> [GOAL]: Will you print the material below without altering a single character?

════════

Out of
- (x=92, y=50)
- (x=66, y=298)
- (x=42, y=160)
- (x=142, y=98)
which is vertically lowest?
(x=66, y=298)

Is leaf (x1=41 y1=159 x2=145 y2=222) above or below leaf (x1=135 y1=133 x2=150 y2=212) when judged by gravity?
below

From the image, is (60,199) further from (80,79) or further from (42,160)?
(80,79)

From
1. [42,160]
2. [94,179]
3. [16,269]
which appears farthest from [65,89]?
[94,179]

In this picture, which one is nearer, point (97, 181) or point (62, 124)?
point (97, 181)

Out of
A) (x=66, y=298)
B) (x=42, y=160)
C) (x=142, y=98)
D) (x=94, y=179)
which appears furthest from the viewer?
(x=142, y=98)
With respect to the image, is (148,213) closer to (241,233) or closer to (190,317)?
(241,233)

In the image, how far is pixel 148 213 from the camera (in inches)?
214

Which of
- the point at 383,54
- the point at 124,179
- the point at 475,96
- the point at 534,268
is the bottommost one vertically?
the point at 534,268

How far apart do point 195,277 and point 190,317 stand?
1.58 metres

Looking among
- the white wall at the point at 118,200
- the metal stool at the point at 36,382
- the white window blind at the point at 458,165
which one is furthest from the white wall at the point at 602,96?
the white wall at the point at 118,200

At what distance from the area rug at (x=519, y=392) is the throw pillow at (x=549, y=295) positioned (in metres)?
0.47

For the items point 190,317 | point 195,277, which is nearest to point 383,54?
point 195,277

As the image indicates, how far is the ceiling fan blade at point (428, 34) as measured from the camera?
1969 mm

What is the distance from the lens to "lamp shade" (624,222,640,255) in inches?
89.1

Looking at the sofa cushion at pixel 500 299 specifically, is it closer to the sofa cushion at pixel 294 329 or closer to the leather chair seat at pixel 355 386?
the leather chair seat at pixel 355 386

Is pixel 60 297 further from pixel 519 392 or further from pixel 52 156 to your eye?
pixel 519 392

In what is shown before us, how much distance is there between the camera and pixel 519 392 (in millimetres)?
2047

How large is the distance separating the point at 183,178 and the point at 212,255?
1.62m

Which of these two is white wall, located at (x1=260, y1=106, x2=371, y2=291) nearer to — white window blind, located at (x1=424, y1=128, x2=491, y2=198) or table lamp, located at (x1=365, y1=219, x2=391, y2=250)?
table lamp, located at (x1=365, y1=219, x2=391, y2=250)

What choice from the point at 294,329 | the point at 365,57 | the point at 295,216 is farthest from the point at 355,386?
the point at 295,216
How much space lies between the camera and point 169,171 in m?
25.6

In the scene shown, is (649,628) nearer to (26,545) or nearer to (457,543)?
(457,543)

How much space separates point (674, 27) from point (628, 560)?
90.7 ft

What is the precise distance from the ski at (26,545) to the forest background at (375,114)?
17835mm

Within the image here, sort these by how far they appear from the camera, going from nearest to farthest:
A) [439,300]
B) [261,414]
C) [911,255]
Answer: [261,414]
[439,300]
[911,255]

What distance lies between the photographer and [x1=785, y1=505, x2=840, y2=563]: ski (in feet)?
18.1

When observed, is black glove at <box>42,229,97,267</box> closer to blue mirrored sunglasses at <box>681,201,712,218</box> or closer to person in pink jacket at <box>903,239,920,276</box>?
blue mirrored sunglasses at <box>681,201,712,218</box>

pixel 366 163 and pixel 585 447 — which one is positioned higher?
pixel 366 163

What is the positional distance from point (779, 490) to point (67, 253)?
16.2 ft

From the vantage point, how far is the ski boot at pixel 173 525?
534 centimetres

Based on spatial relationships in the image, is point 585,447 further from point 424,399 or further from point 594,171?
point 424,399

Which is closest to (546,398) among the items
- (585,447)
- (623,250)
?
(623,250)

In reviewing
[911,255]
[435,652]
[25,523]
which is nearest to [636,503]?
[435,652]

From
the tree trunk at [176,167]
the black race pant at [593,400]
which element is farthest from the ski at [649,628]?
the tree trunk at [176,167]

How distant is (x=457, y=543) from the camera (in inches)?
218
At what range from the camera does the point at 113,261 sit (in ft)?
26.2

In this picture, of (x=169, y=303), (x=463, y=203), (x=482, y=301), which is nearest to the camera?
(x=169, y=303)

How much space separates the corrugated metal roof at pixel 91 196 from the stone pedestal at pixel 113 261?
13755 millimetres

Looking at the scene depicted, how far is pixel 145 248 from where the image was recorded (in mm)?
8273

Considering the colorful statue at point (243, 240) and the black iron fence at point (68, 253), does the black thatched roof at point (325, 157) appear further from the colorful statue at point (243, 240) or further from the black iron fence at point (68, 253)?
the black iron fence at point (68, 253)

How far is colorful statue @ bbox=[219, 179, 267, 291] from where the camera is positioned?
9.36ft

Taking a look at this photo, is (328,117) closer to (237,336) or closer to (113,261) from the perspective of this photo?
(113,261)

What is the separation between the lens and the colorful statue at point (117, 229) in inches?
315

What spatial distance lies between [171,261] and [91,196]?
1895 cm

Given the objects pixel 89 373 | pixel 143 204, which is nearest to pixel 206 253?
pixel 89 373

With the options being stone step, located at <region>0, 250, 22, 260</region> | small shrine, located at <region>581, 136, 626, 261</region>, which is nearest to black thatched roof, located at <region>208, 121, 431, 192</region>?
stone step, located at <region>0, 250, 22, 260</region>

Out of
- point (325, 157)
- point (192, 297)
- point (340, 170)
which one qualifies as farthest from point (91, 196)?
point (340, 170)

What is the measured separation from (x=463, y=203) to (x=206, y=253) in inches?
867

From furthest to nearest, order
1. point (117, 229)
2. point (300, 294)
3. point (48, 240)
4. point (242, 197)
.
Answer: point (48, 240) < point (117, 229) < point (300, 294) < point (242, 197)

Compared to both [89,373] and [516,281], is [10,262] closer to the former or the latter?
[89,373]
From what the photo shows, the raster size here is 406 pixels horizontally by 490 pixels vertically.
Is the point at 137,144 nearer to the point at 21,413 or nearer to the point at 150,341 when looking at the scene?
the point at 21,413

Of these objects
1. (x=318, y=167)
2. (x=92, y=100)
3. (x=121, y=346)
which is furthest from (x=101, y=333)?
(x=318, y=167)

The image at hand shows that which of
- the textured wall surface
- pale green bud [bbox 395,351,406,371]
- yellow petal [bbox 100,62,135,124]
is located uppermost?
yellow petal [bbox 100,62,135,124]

════════

> [SOLUTION TO THIS EXERCISE]:
Out of
- (x=92, y=50)
- (x=66, y=298)
- (x=42, y=160)
- (x=142, y=98)
which is vertically lowest?
(x=66, y=298)

Is leaf (x1=41 y1=159 x2=145 y2=222) above or below leaf (x1=135 y1=133 x2=150 y2=212) when judged by gravity?
below

From the image, is (60,199) further from (80,79) or further from (42,160)?
(80,79)

From
1. [42,160]
2. [94,179]
3. [16,269]
which appears farthest from [65,89]?
[94,179]

In this picture, which one is nearer, point (97, 181) or point (62, 124)?
point (97, 181)

Out of
A) (x=66, y=298)
B) (x=42, y=160)
C) (x=142, y=98)
D) (x=94, y=179)
which appears furthest from the viewer?
(x=142, y=98)
With respect to the image, is (148,213) closer to (241,233) or closer to (190,317)?
(241,233)

In the image, how far is pixel 148 213 from the camera (in inches)?
214

Which of
- the point at 383,54
- the point at 124,179
- the point at 475,96
- the point at 534,268
is the bottommost one vertically?
the point at 534,268

How far apart do point 195,277 and point 190,317 stand?
1.58 metres

Looking among
- the white wall at the point at 118,200
- the metal stool at the point at 36,382
- the white window blind at the point at 458,165
which one is furthest from the white wall at the point at 602,96?
the white wall at the point at 118,200

At what distance from the area rug at (x=519, y=392) is the throw pillow at (x=549, y=295) positioned (in metres)?
0.47

For the items point 190,317 | point 195,277, which is nearest to point 383,54?
point 195,277

As the image indicates, how far is the ceiling fan blade at point (428, 34) as measured from the camera?
1969 mm

What is the distance from the lens to "lamp shade" (624,222,640,255) in inches?
89.1

Looking at the sofa cushion at pixel 500 299 specifically, is it closer to the sofa cushion at pixel 294 329 or closer to the leather chair seat at pixel 355 386?
the leather chair seat at pixel 355 386

Is pixel 60 297 further from pixel 519 392 or further from pixel 52 156 to your eye?
pixel 519 392

In what is shown before us, how much distance is there between the camera and pixel 519 392 (in millimetres)?
2047

How large is the distance separating the point at 183,178 and the point at 212,255?
1.62m

Which of these two is white wall, located at (x1=260, y1=106, x2=371, y2=291) nearer to — white window blind, located at (x1=424, y1=128, x2=491, y2=198) or table lamp, located at (x1=365, y1=219, x2=391, y2=250)?
table lamp, located at (x1=365, y1=219, x2=391, y2=250)

What choice from the point at 294,329 | the point at 365,57 | the point at 295,216 is farthest from the point at 355,386?
the point at 295,216
How much space lies between the camera and point 169,171 in m?
25.6

In the scene shown, is (649,628) nearer to (26,545) or nearer to (457,543)?
(457,543)

How much space separates point (674, 27) from point (628, 560)?
90.7 ft

What is the precise distance from the ski at (26,545) to the forest background at (375,114)?
17835mm

Within the image here, sort these by how far they appear from the camera, going from nearest to farthest:
A) [439,300]
B) [261,414]
C) [911,255]
Answer: [261,414]
[439,300]
[911,255]

What distance lies between the photographer and [x1=785, y1=505, x2=840, y2=563]: ski (in feet)?
18.1

When observed, is black glove at <box>42,229,97,267</box> closer to blue mirrored sunglasses at <box>681,201,712,218</box> or closer to person in pink jacket at <box>903,239,920,276</box>?
blue mirrored sunglasses at <box>681,201,712,218</box>

pixel 366 163 and pixel 585 447 — which one is positioned higher?
pixel 366 163

What is the positional distance from point (779, 490) to point (67, 253)?
16.2 ft

From the vantage point, how far is the ski boot at pixel 173 525?
534 centimetres

Based on spatial relationships in the image, is point 585,447 further from point 424,399 or further from point 594,171?
point 424,399

Which is closest to (546,398) among the items
- (585,447)
- (623,250)
?
(623,250)

In reviewing
[911,255]
[435,652]
[25,523]
which is nearest to [636,503]?
[435,652]

From
the tree trunk at [176,167]
the black race pant at [593,400]
which element is farthest from the ski at [649,628]?
the tree trunk at [176,167]

How distant is (x=457, y=543) from the camera (in inches)?
218
At what range from the camera does the point at 113,261 sit (in ft)?
26.2

In this picture, of (x=169, y=303), (x=463, y=203), (x=482, y=301), which is nearest to the camera?
(x=169, y=303)

How much space separates the corrugated metal roof at pixel 91 196 from the stone pedestal at pixel 113 261?
13755 millimetres

Looking at the scene depicted, how far is pixel 145 248 from where the image was recorded (in mm)?
8273

Considering the colorful statue at point (243, 240) and the black iron fence at point (68, 253), does the black thatched roof at point (325, 157) appear further from the colorful statue at point (243, 240) or further from the black iron fence at point (68, 253)?
the black iron fence at point (68, 253)

How far is colorful statue @ bbox=[219, 179, 267, 291] from where the camera is positioned?
9.36ft

Taking a look at this photo, is (328,117) closer to (237,336) or closer to (113,261) from the perspective of this photo?
(113,261)

What is the separation between the lens and the colorful statue at point (117, 229) in inches?
315

What spatial distance lies between [171,261] and [91,196]?
1895 cm

Given the objects pixel 89 373 | pixel 143 204, which is nearest to pixel 206 253?
pixel 89 373

With the options being stone step, located at <region>0, 250, 22, 260</region> | small shrine, located at <region>581, 136, 626, 261</region>, which is nearest to black thatched roof, located at <region>208, 121, 431, 192</region>?
stone step, located at <region>0, 250, 22, 260</region>

Out of
- point (325, 157)
- point (192, 297)
- point (340, 170)
which one qualifies as farthest from point (91, 196)?
point (340, 170)

What is the measured separation from (x=463, y=203) to (x=206, y=253) in inches?
867

From furthest to nearest, order
1. point (117, 229)
2. point (300, 294)
3. point (48, 240)
4. point (242, 197)
.
Answer: point (48, 240) < point (117, 229) < point (300, 294) < point (242, 197)

Compared to both [89,373] and [516,281], is [10,262] closer to the former or the latter?
[89,373]
From what the photo shows, the raster size here is 406 pixels horizontally by 490 pixels vertically.
Is the point at 137,144 nearer to the point at 21,413 or nearer to the point at 150,341 when looking at the scene?
the point at 21,413

Of these objects
1. (x=318, y=167)
2. (x=92, y=100)
3. (x=121, y=346)
which is furthest from (x=101, y=333)?
(x=318, y=167)

The image at hand shows that which of
- the textured wall surface
- pale green bud [bbox 395,351,406,371]
- yellow petal [bbox 100,62,135,124]
is located uppermost?
yellow petal [bbox 100,62,135,124]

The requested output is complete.